US education sector endowment (scholarship) funds had also proven remarkably loyal to Australian agriculture, investing some of their massive wealth here to reap long-term returns.
“It’s a bit sad there aren’t a lot of good stories about Australian investment in the ag sector, especially when you consider I started Rifa with a clean sheet of paper and we’ve made a lot of money for Chinese shareholders which might otherwise have gone to Australian investors,” said Mr Goodfellow.
Establishing Rifa Salutary had been “one of the great privileges” of his a career which has also included developing farmland portfolios for Macquarie Bank and Victoria’s Baillieu family and running Elders’ branch network.

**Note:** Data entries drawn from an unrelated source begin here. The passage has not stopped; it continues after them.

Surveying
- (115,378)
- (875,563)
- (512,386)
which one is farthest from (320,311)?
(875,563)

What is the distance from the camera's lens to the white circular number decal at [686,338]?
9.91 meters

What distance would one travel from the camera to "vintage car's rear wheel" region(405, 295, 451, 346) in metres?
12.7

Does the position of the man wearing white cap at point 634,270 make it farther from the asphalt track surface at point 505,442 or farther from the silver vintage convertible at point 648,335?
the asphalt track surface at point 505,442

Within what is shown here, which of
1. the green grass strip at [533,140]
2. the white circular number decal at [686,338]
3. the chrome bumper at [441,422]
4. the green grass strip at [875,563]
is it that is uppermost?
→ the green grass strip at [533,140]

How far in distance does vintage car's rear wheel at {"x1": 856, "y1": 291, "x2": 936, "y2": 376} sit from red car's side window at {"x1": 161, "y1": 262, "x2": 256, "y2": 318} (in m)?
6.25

“I wanted to learn much about the role of the Chinese in the future of our industry, and I’m grateful for the opportunity given to me,” he said.
Rifa’s chairman, Jie Wu, said Mr Goodfellow had made good choices in purchasing valuable properties, developing a strong team and setting “a solid foundation for the continuing growth of the company”.

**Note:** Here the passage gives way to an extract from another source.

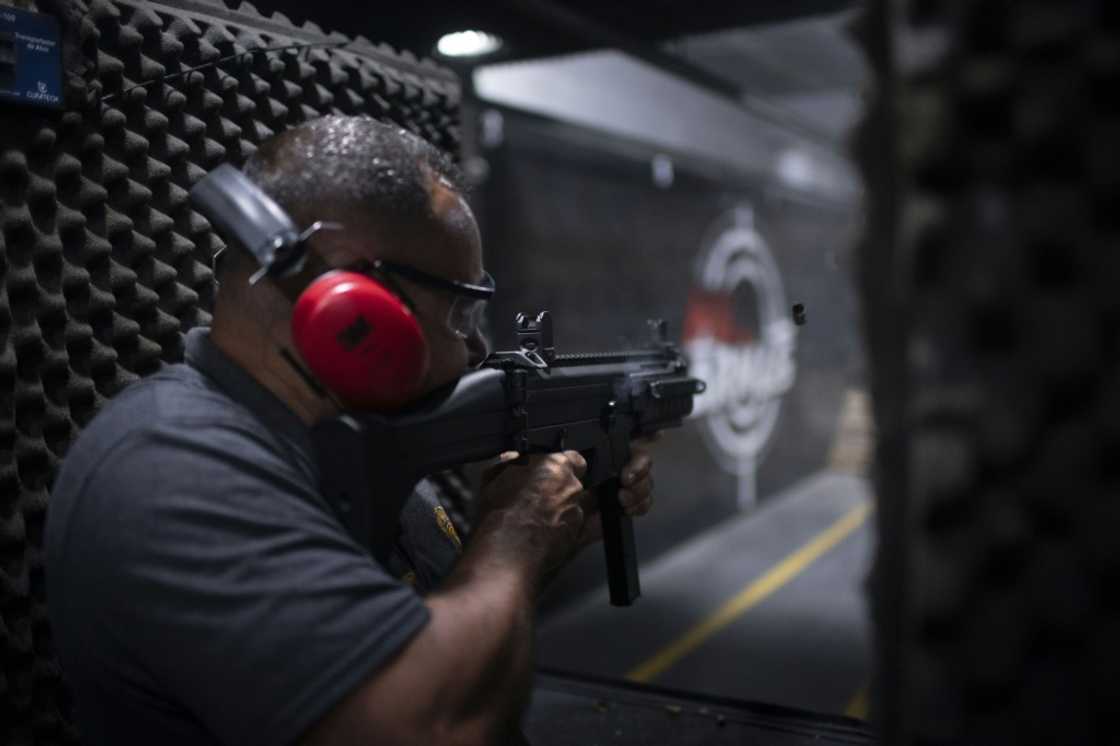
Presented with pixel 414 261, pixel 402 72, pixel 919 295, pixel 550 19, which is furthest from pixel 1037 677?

Replacing him in an acting capacity is Rifa’s current chief financial officer Phil Beale, whose 30-year agribusiness career has spanned the cotton industry, the rural property market and big beef business, Australian Agricultural Company.
Mr Beale confirmed that having already spent about $150 million buying farmland and on infrastructure upgrades such as water, fencing, access roads and pasture improvement, Rifa was still on the hunt for more holdings.
He said the new CEO would make the call on expanding the footprint outside NSW and Victoria.